Segunda entrega. “Aquí me tocó la epidemia”*
Día 1- Había leído aquello de que los roedores piden auxilio antes de morir, pero no lo había presenciado o siquiera lo había escuchado como anécdota de alguien a quien yo conociera, aquí no necesito escucharlo, la ciudad me recibió con esta postal de un par de ratas viniendo a arremolinarse ante mis pies mientras tomaba un café, chillaban mientras se retorcían y no pude hacer nada por ellas, ya estaban condenadas. Un comensal, a dos mesas me dijo: “No se preocupe, son sólo ratas”. Además de explicarme amablemente que es una escena cada vez más rara en la ciudad, que incluso le sorprendía ver ratas a estas alturas, después de decirme que la enfermedad se ha llevado a todas, me dijo, “lo que pasa es que usted debe tener ese imán para los animales, les ha caído bien para morir en compañía humana”. No supe qué responder y me refugié en el amable gesto de levantar mi taza de café. Inmediatamente después, me alojé en el Grand Marais, lugar en donde escribo ahora, un hotel emblemático porque se sitúa en una calle, si bien no de las principales, sí es un buen lugar para que la vista sea majestuosa, desde mi ventana se ve el Mediterráneo, tras el cual, me gusta imaginar que está esa reconocida costa que llaman Cannes.
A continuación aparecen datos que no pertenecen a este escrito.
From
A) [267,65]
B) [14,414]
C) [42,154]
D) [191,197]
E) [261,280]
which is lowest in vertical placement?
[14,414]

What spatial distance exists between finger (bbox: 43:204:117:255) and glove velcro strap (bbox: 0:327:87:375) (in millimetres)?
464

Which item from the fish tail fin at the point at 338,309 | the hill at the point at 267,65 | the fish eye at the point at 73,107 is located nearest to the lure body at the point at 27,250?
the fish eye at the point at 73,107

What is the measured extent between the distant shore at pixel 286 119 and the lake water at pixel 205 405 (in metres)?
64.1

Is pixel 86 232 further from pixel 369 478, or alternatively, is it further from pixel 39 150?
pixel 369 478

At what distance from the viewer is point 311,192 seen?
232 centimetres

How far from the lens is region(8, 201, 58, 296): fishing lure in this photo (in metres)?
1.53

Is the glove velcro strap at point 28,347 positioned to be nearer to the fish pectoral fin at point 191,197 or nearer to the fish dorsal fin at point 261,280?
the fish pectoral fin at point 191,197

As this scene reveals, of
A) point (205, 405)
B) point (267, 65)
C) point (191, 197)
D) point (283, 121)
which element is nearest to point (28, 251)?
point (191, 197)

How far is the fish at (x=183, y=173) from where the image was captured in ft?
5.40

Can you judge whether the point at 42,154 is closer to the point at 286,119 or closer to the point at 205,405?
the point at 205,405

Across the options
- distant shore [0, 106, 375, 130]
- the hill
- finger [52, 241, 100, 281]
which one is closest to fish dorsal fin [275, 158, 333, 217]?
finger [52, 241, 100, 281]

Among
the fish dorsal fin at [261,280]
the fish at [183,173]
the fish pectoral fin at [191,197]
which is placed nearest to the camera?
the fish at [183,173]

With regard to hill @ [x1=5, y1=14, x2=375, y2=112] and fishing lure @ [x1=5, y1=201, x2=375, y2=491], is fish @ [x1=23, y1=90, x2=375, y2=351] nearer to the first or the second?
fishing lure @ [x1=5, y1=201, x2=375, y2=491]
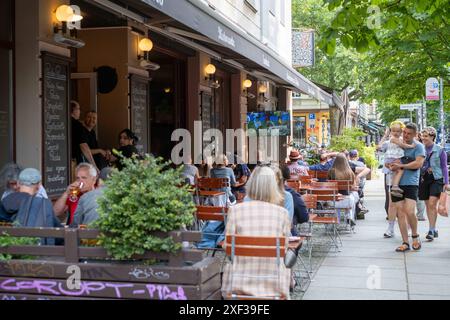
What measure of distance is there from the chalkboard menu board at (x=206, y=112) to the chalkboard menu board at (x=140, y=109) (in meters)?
3.13

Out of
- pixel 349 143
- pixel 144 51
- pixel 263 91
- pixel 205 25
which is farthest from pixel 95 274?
pixel 349 143

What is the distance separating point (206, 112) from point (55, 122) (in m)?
6.81

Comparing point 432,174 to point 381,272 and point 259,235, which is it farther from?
point 259,235

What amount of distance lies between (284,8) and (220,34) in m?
15.3

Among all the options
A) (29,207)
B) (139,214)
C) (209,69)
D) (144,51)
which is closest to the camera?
(139,214)

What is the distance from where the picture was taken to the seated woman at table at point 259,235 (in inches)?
177

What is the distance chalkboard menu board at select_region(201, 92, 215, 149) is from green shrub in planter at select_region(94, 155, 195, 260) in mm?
9583

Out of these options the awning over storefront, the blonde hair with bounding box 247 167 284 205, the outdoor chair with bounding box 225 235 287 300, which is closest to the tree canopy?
the awning over storefront

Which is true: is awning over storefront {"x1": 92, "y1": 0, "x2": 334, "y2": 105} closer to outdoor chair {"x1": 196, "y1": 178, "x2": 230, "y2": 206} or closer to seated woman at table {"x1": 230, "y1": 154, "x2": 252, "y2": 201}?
outdoor chair {"x1": 196, "y1": 178, "x2": 230, "y2": 206}

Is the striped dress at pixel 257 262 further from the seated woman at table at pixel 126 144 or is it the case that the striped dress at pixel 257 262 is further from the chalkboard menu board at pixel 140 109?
the chalkboard menu board at pixel 140 109

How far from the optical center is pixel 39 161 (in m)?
7.24

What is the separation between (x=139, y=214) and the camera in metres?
4.11

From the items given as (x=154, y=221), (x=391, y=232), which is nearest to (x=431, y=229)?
(x=391, y=232)
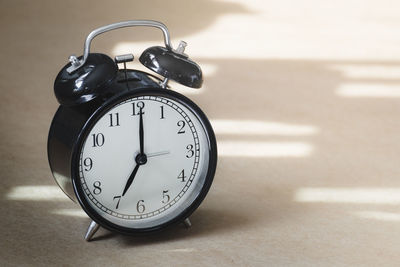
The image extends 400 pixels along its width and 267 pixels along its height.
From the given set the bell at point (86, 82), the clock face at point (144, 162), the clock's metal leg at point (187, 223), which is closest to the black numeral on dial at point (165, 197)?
the clock face at point (144, 162)

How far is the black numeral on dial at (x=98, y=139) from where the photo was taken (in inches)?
78.2

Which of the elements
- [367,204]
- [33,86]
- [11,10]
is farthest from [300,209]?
[11,10]

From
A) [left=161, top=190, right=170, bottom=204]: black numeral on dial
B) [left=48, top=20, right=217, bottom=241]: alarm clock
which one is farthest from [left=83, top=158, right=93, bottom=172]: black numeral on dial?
[left=161, top=190, right=170, bottom=204]: black numeral on dial

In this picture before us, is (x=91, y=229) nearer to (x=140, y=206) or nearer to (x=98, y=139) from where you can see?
(x=140, y=206)

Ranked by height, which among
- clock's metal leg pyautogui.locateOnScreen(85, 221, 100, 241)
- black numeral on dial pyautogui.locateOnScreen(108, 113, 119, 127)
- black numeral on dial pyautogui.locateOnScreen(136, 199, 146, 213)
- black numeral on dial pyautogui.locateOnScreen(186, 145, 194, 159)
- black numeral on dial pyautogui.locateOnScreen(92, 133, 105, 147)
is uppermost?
black numeral on dial pyautogui.locateOnScreen(108, 113, 119, 127)

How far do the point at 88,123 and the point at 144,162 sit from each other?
19cm

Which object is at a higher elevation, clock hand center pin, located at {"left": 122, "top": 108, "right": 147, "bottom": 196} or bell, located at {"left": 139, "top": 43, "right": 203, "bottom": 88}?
bell, located at {"left": 139, "top": 43, "right": 203, "bottom": 88}

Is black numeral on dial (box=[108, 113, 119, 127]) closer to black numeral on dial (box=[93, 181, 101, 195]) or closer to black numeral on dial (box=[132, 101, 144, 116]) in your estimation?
black numeral on dial (box=[132, 101, 144, 116])

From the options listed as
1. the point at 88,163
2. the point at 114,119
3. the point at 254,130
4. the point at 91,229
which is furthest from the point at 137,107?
the point at 254,130

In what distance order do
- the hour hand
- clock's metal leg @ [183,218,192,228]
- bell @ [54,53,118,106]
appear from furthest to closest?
clock's metal leg @ [183,218,192,228]
the hour hand
bell @ [54,53,118,106]

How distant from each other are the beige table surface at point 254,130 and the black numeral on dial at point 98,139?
11.0 inches

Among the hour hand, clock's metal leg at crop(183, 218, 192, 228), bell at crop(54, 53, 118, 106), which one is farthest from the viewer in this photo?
clock's metal leg at crop(183, 218, 192, 228)

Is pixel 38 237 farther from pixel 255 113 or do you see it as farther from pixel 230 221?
pixel 255 113

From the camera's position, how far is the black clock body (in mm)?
1949
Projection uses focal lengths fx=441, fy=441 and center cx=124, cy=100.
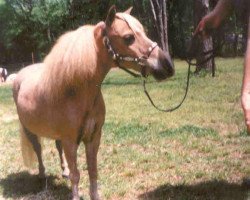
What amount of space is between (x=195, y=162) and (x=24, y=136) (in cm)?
244

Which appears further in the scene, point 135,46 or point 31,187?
point 31,187

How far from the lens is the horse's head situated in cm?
425

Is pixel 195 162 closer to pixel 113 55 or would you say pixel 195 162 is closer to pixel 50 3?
pixel 113 55

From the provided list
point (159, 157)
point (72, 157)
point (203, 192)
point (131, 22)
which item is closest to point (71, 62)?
point (131, 22)

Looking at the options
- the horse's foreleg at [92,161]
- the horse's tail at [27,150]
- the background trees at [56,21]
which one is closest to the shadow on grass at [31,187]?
the horse's tail at [27,150]

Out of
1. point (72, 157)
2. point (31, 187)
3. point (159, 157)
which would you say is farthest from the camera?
point (159, 157)

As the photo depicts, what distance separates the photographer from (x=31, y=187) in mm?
5824

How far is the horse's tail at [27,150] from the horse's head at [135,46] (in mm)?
2402

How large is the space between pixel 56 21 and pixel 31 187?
40.5m

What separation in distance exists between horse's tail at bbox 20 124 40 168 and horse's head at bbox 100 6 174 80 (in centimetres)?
240

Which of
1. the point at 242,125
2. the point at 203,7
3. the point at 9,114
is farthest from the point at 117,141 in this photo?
the point at 203,7

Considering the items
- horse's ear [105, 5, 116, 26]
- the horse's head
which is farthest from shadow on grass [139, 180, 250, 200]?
horse's ear [105, 5, 116, 26]

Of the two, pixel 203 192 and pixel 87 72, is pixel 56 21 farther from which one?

Cuando uno dice “Cannes”, uno se imagina el glamour y el desfile de grandes marcas y mentes dedicadas al cine, en una suave alfombra roja y demás fantasías, pero acá es diferente, la gente se mueve sencilla, para estas fechas, la pesadumbre ya no se nota, cada persona que topé en la calle ha perdido a alguien querido, si no es que a más de uno, o se ha quedado solo, pero repito, es tan cotidiano que ya no se nota.
A pesar de todo, hay amabilidad y la calidez de lo que luego se llamará “tercer mundo”, en el caso de Orán, quizá se deba a su influencia islámica combinada con lo que después serían los arribos de gente de Alicante, España; esta combinación me suena familiar, en fin, el recepcionista me debió confundir con personal de la salud o algo así, me comentó que “un colega suyo”, así dijo, regresaba a la ciudad cuando todo comenzó y que seguramente me alegraría de contar con el médico más hábil de todo Orán, el doctor Rieux. Mañana me encontraré con Rambert, se puede decir que si tengo algún colega aquí, él sería lo más parecido a uno. No quiero dejar la nota del día uno sin antes plasmar lo que me impresionó de las pocas conversaciones de hoy, la superstición no se va con el tiempo, al contrario, es algo que se va agravando.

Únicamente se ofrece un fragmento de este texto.